However, anytime a program slows down its production rate, that can increase costs, Spoehr said.

“I would like to see the Army buy what they need and then stop the program,” he said. “That would be cheaper in the long run.”

For the Marine Corps, recent comments by Commandant Gen. David Berger may signal that the service intends to curtail its JLTV purchase.

Speaking to reporters at the Reagan National Defense Forum in Simi Valley, California, Berger said the service is looking to divest itself of legacy systems as it works to become more expeditionary following years of land warfare in Iraq and Afghanistan.

“We have to get rid of legacy things in the Marine Corps,” he said. “We’ve got to go on a diet. We’ve got to get back on ship. We’ve got to become expeditionary again.”

The service plans to shuck off large, heavy systems that cannot fit aboard ships and that are expensive. The service also wants to invest more in unmanned platforms. Cancian noted that could be problematic for the joint light tactical vehicle. 

There is “a high probability that JLTV would not fit his vision and therefore would be reduced,” he said. “I don’t see the Marine Corps canceling the program, but I could see them reducing the procurement quantity.”

It is possible that the public will get a first look at how Berger’s vision will play out with the vehicles in the upcoming proposed 2021 budget. However, it may not be until the spring that the plan is fully fleshed out.

Spoehr agreed that Berger’s vision for the Marine Corps may spell bad news for the JLTV within the service.

“They’re not going to drop out of the program,” he said. “They still have a need for that type of vehicle. But given the need to operate from ships, … I think that’s fair to say that they might look to that program and ... either stretch it out or reduce their annual projected buys.”

However, Mansfield said the company isn’t concerned. “I think the JLTV actually fits into what Gen. Berger’s … vision is very, very well,” he said.

Mansfield also noted that the Marine Corps has consistently increased how many vehicles it plans to purchase.

“The Marine Corps is signaling to us that they want actually more trucks than we initially thought,” he said.

Oshkosh is working on autonomy packages that could make the joint light tactical vehicle unmanned and increase its utility, he noted.

The company is currently developing and testing technology that could give the platforms such capability, but there isn’t a specific timeline for when those would be ready, he said.

Autonomy does have its challenges, he added. “When you ruggedize it for military use it’s different than Teslas running down a highway in the sun. We’re running in an environment that’s got a lot of dust and mud.”

However, despite what happens with the Army and Marine Corps, Oshkosh is expanding its gaze to the other armed services as well as to allied foreign militaries.

In December, Army Contracting Command in Warren, Michigan, placed an $803.9 million order for 2,721 joint light tactical vehicles. That included vehicles for the Navy and Air Force, as well as 30 systems to the country of Montenegro via a foreign military sale.

Mansfield believes there is a great opportunity to continue to sell JLTVs to the Air Force and Navy.

“We’re looking at different modules to put on the vehicles” that could appeal to those services, he said.

Last year, the company debuted two new variants of the platform, a command-and-control unit and an ambulance, which it thinks will be attractive options, Mansfield said.

The company is also looking to expand its presence abroad.

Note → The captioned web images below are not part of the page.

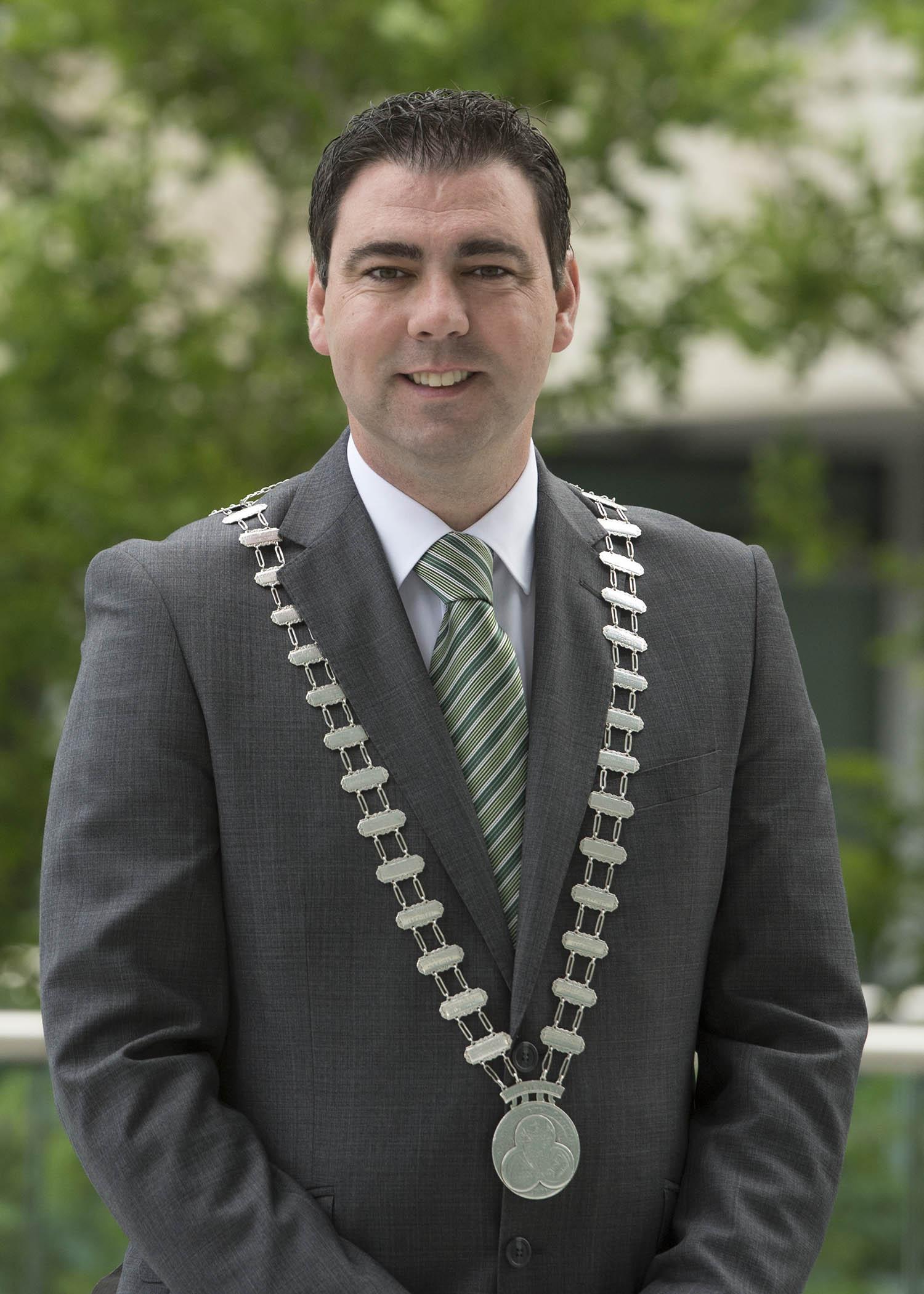Cork County Mayor visits China on trade mission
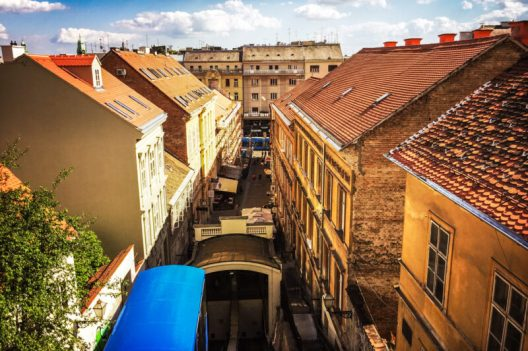 zagreb croatia things to do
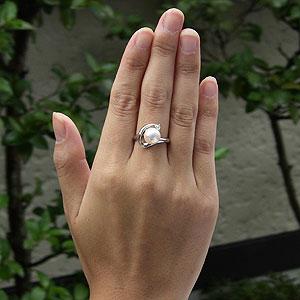 ブライダル リング パール 指輪 あこや真珠パールリング K10ホワイトゴールド ダイヤモンド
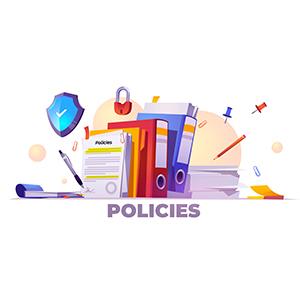 Chính sách xuất nhập khẩu - chính sách logistics - Tin Tức Xuất Nhập Khẩu - Tin Logistics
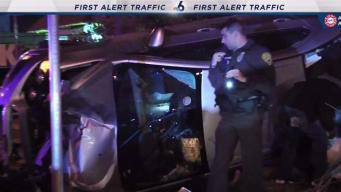 Two Hospitalized After Hit and Run Crash in Miami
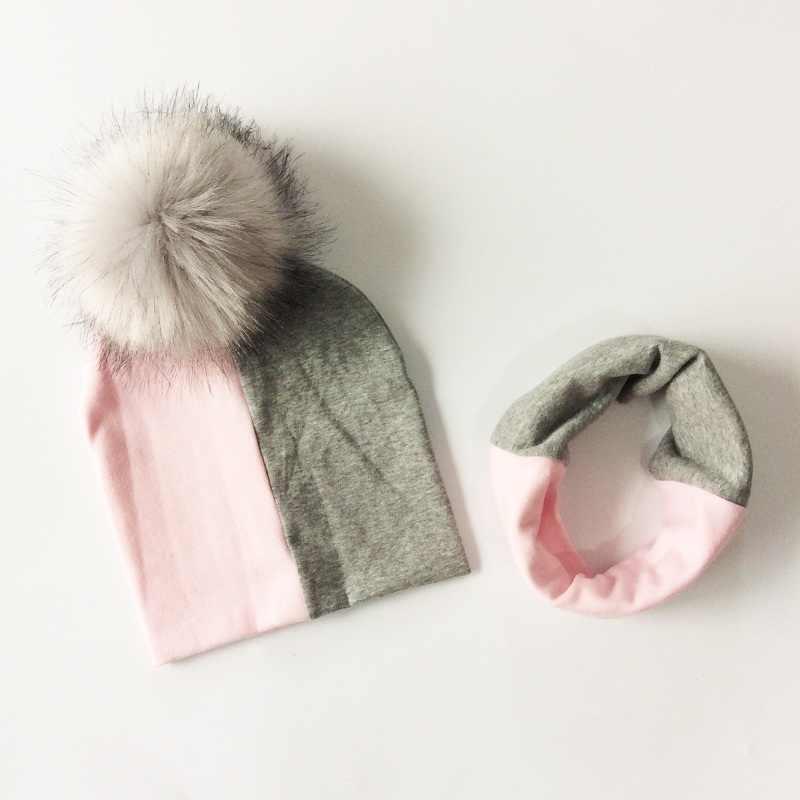 หมวกเด็กเด็ก Pompom หมวกผ้าพันคอชุดสำหรับหญิงและเด็กหมวกฤดูหนาวหมวกเด็กฝ้าย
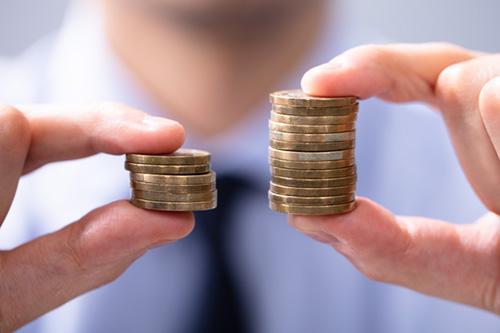income inequalities
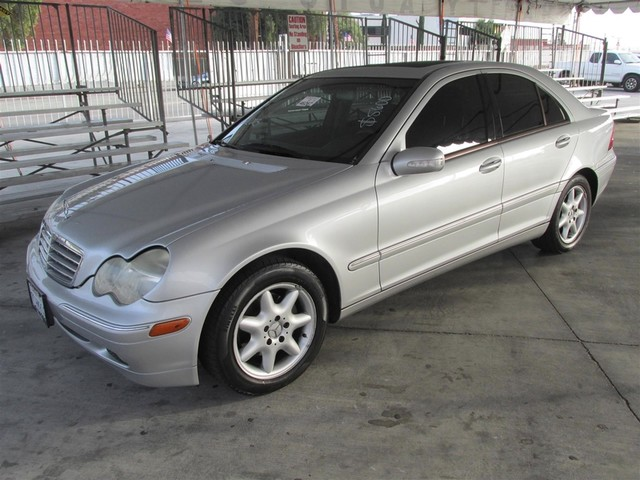 2003 Mercedes C240 26L Please call or e-mail to check availability All of our vehicles are ava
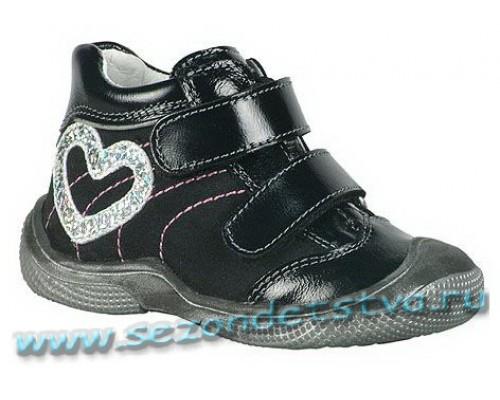 Ботинки 21606-Q87 Bartek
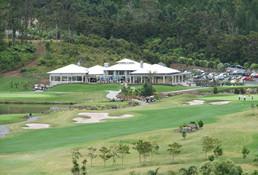Pauanaui Lakes Resort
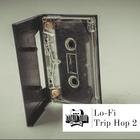 Lofitriphop2 1k 1k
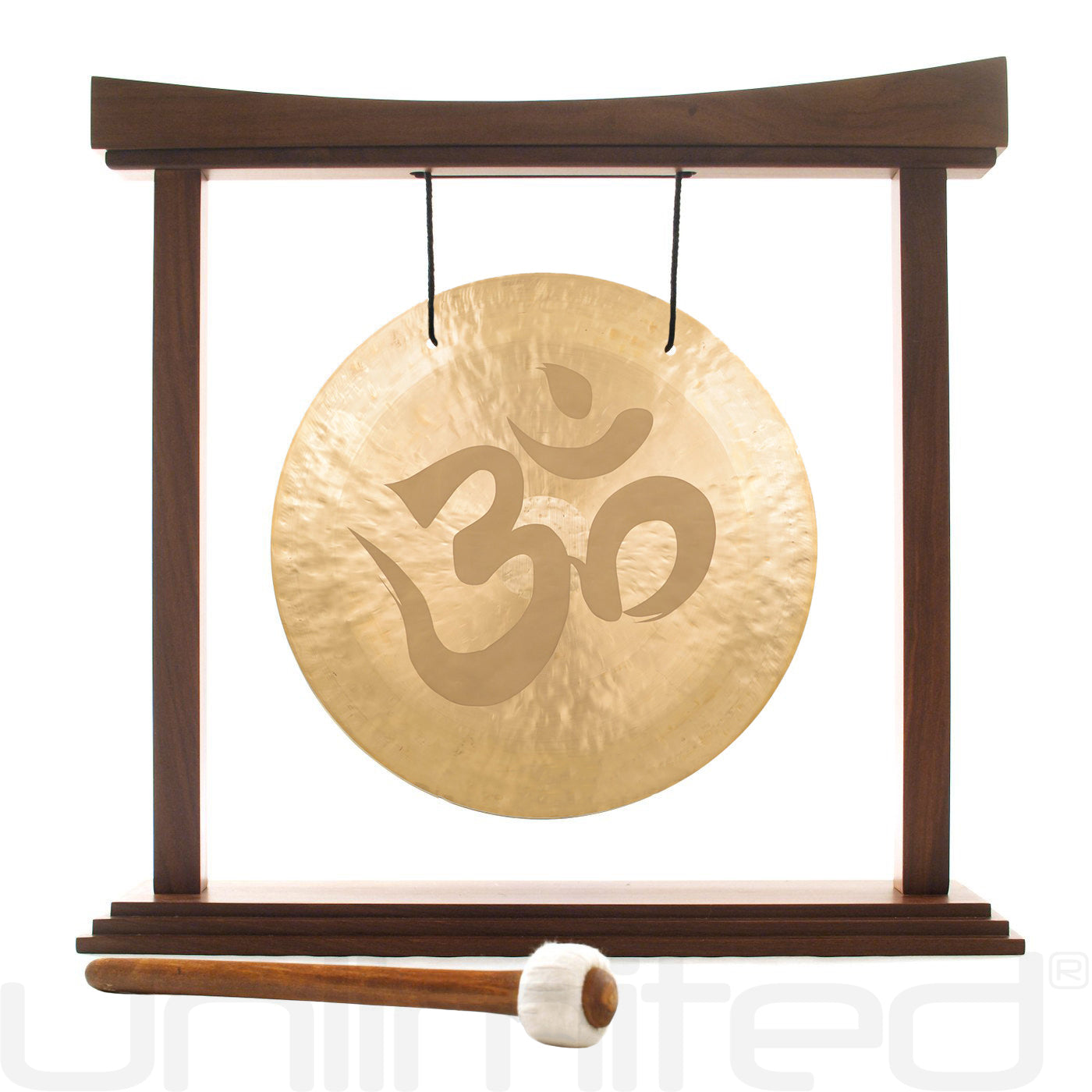 Gongs with Spiritual Symbols - Gongs Unlimited
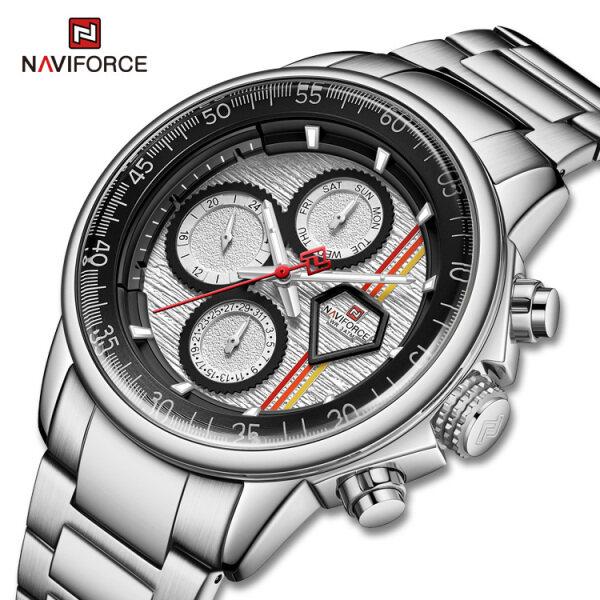 NAVIFORCE Watch for Men Original 30M Waterproof Stainless Steel Wristwatch Businless Casual Fashion Quratz Watches NF9184 Malaysia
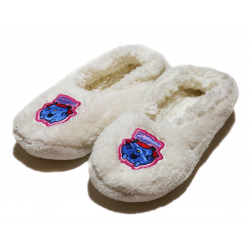 Winter slippers - White Little Miss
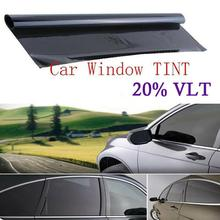 300x50cm Building Tinting Film Roll Side Window Solar UV Protection Sticker VLT Black Auto Car Home Window Glass Curtain Scraper 20% vlt black pro car home glass window tint tinting film roll car window foils anti uv solar protection sticker films scraper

It currently has potential foreign military sales on the horizon with Slovenia, Lithuania and the United Kingdom. The deal for 30 platforms to Montenegro has been approved.

“There are quite a few … allied nations that are now looking to buy JLTV and they’re in the process of the FMS system,” he said. “Once we got the full-rate production decision this summer that sort of opened up the gates for foreign military sales, and so we’re seeing a lot of interest there.”

Speaking to National Defense in September during the Defence and Security Equipment International conference in London, Mike Ivy, senior vice president and general manager of international programs at Oshkosh, said the company was eyeing European customers.

“We are working several opportunities, both FMS and direct commercial possibilities here on the continent,” Ivy said.

Oshkosh has demonstrated the JLTV in Sweden and is seeking business with Northern European nations, he noted. “We think that there’s a good deal more interest there.”

However, with a glut of indigenous truck and vehicle manufacturers in the region, there is stiff competition.

“The European market is a very difficult market to crack because there are excellent truck makers and vehicle makers in Europe,” he said.

But Oshkosh is confident that no other manufacturer can match the JLTV’s mobility over complex terrain, the protection offered in the platform’s weight class and its overall reliability, Ivy said.

Spoehr noted that while there has been interest from allied nations in the platform, the JLTV is not an inexpensive system. It is likely that interested parties would purchase dozens, or perhaps hundreds of the vehicles at the most, but that would not be significant enough to drastically lower the price of the system.